Records from a data source
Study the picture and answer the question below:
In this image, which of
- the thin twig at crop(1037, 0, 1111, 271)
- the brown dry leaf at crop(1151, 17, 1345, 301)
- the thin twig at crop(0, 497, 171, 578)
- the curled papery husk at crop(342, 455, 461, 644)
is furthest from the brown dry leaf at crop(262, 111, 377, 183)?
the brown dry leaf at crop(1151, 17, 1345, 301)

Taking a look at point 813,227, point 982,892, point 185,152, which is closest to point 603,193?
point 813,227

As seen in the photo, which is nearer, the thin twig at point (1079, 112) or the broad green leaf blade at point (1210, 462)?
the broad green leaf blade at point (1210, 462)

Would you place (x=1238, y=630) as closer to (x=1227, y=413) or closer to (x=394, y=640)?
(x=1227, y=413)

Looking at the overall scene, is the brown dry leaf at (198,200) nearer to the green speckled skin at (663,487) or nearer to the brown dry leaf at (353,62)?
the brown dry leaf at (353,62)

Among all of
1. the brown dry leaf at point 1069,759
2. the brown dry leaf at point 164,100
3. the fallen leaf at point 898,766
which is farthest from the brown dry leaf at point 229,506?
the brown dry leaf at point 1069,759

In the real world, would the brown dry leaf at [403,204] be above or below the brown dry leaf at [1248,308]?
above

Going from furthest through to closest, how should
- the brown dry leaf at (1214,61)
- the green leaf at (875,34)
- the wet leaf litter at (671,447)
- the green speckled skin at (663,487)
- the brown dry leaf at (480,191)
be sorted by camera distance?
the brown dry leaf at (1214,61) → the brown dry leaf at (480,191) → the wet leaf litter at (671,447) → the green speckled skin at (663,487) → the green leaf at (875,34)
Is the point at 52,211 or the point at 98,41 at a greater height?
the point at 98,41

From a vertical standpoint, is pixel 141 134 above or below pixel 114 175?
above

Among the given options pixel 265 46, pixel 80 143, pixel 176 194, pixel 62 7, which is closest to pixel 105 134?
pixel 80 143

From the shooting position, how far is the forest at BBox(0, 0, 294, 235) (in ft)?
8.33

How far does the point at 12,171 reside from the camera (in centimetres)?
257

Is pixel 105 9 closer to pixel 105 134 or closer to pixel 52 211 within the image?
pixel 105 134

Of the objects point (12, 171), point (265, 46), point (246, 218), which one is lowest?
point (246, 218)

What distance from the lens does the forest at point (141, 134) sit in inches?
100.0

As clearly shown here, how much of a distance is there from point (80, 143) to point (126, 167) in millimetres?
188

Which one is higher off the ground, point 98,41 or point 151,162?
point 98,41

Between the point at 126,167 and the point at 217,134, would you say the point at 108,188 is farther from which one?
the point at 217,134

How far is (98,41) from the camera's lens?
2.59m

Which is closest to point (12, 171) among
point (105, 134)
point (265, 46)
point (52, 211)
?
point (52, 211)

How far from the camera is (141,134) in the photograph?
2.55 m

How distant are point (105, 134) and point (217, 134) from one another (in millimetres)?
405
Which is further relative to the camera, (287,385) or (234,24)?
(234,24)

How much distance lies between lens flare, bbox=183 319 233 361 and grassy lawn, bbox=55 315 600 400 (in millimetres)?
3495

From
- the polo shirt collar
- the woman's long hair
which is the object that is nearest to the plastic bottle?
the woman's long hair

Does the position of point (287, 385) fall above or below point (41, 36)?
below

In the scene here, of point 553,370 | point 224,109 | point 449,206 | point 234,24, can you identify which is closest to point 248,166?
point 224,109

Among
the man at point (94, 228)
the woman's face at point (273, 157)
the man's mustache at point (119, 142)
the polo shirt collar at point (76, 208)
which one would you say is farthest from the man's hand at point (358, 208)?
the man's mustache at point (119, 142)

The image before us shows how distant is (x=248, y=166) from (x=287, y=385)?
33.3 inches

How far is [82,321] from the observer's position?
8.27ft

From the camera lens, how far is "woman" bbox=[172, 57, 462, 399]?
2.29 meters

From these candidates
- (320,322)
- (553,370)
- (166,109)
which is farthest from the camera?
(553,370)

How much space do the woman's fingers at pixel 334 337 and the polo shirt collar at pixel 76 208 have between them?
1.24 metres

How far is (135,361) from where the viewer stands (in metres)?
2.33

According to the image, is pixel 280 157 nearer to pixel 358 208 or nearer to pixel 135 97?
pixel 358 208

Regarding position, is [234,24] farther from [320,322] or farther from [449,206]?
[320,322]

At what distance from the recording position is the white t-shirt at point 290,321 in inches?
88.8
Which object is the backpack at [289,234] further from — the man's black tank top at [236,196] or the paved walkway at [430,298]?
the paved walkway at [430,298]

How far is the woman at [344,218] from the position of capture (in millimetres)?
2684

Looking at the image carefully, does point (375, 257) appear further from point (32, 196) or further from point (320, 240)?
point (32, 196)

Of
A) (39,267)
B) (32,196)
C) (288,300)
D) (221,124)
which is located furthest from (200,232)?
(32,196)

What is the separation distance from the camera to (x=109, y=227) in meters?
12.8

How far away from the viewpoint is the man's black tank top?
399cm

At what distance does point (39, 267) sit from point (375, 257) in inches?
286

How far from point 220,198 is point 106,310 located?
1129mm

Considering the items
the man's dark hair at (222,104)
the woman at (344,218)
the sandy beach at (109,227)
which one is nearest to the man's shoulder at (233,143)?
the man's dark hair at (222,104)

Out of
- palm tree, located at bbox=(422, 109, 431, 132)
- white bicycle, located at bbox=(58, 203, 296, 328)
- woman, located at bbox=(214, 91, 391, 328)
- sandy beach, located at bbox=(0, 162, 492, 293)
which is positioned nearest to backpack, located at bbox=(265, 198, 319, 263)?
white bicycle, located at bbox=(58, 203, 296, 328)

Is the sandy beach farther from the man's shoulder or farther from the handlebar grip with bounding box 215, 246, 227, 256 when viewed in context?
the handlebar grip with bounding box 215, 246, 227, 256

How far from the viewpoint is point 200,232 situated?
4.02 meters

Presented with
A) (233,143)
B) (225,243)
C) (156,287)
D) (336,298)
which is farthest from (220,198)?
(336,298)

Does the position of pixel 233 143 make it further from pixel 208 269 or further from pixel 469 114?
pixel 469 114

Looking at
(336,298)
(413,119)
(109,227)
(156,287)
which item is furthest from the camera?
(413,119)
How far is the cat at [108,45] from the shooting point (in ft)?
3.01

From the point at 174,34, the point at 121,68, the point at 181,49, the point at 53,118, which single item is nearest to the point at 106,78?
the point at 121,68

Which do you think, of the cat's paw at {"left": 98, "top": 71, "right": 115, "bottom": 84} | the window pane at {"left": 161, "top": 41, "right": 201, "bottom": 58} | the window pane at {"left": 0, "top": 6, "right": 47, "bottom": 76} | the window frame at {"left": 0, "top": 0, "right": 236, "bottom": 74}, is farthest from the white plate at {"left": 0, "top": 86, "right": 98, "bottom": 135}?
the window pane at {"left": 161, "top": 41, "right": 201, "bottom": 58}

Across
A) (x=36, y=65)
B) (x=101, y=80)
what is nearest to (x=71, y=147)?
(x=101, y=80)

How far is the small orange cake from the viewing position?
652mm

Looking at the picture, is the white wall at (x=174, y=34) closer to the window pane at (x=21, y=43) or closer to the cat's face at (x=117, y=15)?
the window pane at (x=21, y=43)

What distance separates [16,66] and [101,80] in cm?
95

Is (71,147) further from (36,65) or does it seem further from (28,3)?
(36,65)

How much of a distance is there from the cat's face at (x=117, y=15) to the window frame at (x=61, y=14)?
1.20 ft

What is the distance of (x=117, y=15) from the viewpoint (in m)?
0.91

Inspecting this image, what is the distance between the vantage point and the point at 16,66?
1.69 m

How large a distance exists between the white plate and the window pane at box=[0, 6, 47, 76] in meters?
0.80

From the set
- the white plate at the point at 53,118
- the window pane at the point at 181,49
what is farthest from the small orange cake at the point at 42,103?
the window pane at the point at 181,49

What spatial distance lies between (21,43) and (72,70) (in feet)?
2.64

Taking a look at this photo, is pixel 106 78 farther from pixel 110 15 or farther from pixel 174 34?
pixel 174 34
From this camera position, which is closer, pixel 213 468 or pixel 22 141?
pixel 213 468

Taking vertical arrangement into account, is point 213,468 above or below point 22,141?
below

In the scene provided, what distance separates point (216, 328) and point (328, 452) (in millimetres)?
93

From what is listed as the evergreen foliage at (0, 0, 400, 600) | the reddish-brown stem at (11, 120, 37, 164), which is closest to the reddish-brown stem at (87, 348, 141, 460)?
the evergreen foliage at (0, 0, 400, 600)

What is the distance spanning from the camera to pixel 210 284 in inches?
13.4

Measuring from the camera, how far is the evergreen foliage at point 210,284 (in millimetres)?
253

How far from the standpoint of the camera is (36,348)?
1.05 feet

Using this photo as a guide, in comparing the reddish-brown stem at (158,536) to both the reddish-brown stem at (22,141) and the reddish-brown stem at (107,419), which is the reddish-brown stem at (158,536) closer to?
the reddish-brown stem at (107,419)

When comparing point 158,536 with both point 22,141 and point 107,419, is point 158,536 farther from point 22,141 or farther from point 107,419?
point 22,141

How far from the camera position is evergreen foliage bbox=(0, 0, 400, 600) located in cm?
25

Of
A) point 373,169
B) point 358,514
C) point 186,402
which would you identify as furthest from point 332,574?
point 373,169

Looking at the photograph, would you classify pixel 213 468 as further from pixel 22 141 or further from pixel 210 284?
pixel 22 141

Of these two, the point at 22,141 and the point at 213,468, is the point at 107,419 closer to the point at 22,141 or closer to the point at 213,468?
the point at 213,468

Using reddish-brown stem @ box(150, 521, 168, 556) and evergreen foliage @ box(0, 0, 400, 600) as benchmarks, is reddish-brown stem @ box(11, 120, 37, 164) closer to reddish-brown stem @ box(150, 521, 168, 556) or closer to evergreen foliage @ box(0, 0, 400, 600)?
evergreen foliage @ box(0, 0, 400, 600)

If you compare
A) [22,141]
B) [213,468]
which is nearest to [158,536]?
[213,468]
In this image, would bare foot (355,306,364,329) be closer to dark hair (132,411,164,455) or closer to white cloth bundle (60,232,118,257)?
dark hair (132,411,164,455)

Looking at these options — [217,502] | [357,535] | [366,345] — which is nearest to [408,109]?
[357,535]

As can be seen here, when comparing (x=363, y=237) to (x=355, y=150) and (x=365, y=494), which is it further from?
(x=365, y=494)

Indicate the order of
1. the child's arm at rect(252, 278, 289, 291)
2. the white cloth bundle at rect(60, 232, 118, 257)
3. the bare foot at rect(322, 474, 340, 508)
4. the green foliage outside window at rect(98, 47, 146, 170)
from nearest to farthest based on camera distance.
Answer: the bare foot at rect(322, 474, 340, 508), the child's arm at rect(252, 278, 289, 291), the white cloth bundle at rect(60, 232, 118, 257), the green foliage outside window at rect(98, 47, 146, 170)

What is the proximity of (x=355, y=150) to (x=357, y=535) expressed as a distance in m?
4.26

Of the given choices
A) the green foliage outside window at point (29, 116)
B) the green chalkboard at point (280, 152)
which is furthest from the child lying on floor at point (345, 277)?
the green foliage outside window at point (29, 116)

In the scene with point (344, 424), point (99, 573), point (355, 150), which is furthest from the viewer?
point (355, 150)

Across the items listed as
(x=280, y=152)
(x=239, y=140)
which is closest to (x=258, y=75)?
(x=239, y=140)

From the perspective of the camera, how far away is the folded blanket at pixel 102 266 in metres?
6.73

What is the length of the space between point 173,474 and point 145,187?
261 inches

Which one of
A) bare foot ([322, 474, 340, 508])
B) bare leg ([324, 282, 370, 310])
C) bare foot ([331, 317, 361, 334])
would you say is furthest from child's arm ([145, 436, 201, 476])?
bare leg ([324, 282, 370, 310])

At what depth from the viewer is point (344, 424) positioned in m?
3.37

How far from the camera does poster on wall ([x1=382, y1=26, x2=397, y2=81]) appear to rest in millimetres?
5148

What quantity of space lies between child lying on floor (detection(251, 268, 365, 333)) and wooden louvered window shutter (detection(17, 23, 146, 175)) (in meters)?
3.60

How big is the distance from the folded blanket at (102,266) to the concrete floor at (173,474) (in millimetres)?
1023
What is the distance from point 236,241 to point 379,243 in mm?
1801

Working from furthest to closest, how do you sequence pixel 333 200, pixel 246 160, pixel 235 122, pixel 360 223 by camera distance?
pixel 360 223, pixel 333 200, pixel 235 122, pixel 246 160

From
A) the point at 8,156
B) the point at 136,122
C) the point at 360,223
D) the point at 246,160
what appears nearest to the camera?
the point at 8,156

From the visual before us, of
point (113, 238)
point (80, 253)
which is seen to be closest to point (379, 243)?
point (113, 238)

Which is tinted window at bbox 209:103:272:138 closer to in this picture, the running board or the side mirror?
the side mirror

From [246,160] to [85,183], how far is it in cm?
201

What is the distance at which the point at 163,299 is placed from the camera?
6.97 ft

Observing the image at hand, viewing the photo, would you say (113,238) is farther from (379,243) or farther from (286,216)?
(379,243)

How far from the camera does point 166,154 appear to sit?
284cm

Work required →
Write out again everything from the line that contains "The image before" down to the line that contains "2.29 meters", keeping the requests unchanged. Offset every distance figure in the answers by 30.

Output of the task →
The image before us shows how distant is (x=248, y=166) from (x=287, y=385)?
63.3 inches

How far is [82,321] from the observer's position?
38.27ft

From the camera lens, how far is "woman" bbox=[172, 57, 462, 399]?
32.29 meters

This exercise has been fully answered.